# Consigne
Présente tous les items ci-dessous sous forme de liste numérotée, en supprimant les lignes vides. Laisse les images de côté dans ta réponse.

Extrait d'un jeu de données

----------------------------------------

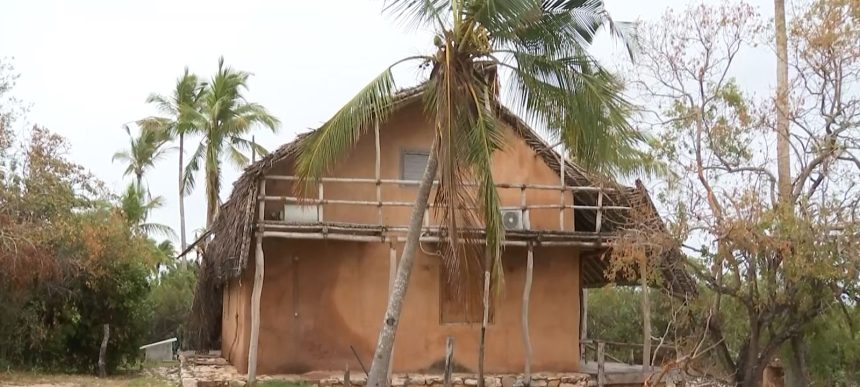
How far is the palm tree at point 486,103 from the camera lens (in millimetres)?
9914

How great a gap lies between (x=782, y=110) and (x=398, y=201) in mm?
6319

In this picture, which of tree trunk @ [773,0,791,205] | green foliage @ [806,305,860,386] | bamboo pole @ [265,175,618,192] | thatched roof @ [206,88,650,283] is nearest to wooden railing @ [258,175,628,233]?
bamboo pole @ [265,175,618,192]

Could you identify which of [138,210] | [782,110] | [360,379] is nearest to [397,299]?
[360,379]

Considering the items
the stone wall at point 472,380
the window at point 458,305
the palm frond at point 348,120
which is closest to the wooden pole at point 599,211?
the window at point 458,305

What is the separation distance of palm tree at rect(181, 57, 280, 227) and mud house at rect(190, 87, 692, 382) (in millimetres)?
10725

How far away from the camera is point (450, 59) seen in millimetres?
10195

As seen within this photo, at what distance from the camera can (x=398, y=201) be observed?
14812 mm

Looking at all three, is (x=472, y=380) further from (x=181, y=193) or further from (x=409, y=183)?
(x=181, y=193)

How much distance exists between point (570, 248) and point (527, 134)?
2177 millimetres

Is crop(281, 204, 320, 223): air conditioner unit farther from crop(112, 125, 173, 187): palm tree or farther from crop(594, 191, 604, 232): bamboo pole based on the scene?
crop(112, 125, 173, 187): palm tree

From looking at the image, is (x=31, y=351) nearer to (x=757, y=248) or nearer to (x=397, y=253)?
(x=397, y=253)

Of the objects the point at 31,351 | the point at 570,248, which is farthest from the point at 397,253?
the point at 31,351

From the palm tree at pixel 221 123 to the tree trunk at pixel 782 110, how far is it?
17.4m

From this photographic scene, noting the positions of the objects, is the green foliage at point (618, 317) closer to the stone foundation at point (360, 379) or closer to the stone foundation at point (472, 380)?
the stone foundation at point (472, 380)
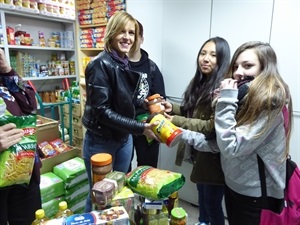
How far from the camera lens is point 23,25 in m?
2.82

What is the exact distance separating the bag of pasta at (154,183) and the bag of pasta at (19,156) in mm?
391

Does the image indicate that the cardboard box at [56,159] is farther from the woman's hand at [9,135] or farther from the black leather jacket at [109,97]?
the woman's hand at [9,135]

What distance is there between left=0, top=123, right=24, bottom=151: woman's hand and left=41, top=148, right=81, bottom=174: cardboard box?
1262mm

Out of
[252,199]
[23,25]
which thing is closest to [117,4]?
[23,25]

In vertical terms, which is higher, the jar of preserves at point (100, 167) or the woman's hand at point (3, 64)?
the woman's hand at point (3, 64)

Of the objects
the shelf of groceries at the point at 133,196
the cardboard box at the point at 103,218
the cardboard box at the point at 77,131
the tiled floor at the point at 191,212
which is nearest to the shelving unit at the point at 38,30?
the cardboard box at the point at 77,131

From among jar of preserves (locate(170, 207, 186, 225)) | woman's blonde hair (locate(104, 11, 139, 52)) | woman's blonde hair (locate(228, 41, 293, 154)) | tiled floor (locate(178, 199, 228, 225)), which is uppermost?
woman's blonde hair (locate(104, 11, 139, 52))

----------------------------------------

# Réponse complète
1. How far is the palm tree at point 486,103 from the camera lens (in millimetres)?
2. 9914
3. How great a gap lies between (x=782, y=110) and (x=398, y=201) in mm?
4. 6319
5. In this picture, which of tree trunk @ [773,0,791,205] | green foliage @ [806,305,860,386] | bamboo pole @ [265,175,618,192] | thatched roof @ [206,88,650,283] is nearest to wooden railing @ [258,175,628,233]?
6. bamboo pole @ [265,175,618,192]
7. Could you identify which of [138,210] | [782,110] | [360,379] is nearest to [397,299]?
8. [360,379]
9. Considering the items
10. the stone wall at point 472,380
11. the window at point 458,305
12. the palm frond at point 348,120
13. which is closest to the wooden pole at point 599,211?
14. the window at point 458,305
15. What is the separation distance of palm tree at rect(181, 57, 280, 227) and mud house at rect(190, 87, 692, 382) (in millimetres)?
16. 10725
17. How far away from the camera is point (450, 59) seen in millimetres?
18. 10195
19. As seen within this photo, at what distance from the camera can (x=398, y=201) be observed?
20. 14812 mm
21. Looking at all three, is (x=472, y=380) further from (x=181, y=193) or further from (x=409, y=183)?
22. (x=181, y=193)
23. How much distance exists between point (570, 248) and point (527, 134)?
24. 2177 millimetres
25. Is crop(281, 204, 320, 223): air conditioner unit farther from crop(112, 125, 173, 187): palm tree or farther from crop(594, 191, 604, 232): bamboo pole based on the scene?
26. crop(112, 125, 173, 187): palm tree
27. From looking at the image, is (x=31, y=351) nearer to (x=757, y=248) or nearer to (x=397, y=253)?
28. (x=397, y=253)
29. Of the objects the point at 31,351 | the point at 570,248, which is farthest from the point at 397,253?
30. the point at 31,351
31. From the palm tree at pixel 221 123 to the tree trunk at pixel 782 110, how far is it?
32. 17.4m
33. From this photographic scene, noting the positions of the objects, is the green foliage at point (618, 317) closer to the stone foundation at point (360, 379) or closer to the stone foundation at point (472, 380)?
34. the stone foundation at point (472, 380)
35. How far from the camera lens is point 23,25 in m?
36. 2.82
37. What is the exact distance separating the bag of pasta at (154,183) and the bag of pasta at (19,156) in mm?
38. 391
39. Does the image indicate that the cardboard box at [56,159] is farther from the woman's hand at [9,135] or farther from the black leather jacket at [109,97]?
40. the woman's hand at [9,135]
41. What distance is there between left=0, top=123, right=24, bottom=151: woman's hand and left=41, top=148, right=81, bottom=174: cardboard box?
42. 1262mm
43. Out of
44. [252,199]
45. [23,25]
46. which thing is closest to [117,4]?
47. [23,25]
48. In vertical terms, which is higher, the jar of preserves at point (100, 167) or the woman's hand at point (3, 64)?
49. the woman's hand at point (3, 64)
50. Of the objects
51. the shelf of groceries at the point at 133,196
52. the cardboard box at the point at 103,218
53. the cardboard box at the point at 77,131
54. the tiled floor at the point at 191,212
55. which is nearest to the shelving unit at the point at 38,30?
56. the cardboard box at the point at 77,131
57. From among jar of preserves (locate(170, 207, 186, 225)) | woman's blonde hair (locate(104, 11, 139, 52)) | woman's blonde hair (locate(228, 41, 293, 154)) | tiled floor (locate(178, 199, 228, 225)), which is uppermost?
58. woman's blonde hair (locate(104, 11, 139, 52))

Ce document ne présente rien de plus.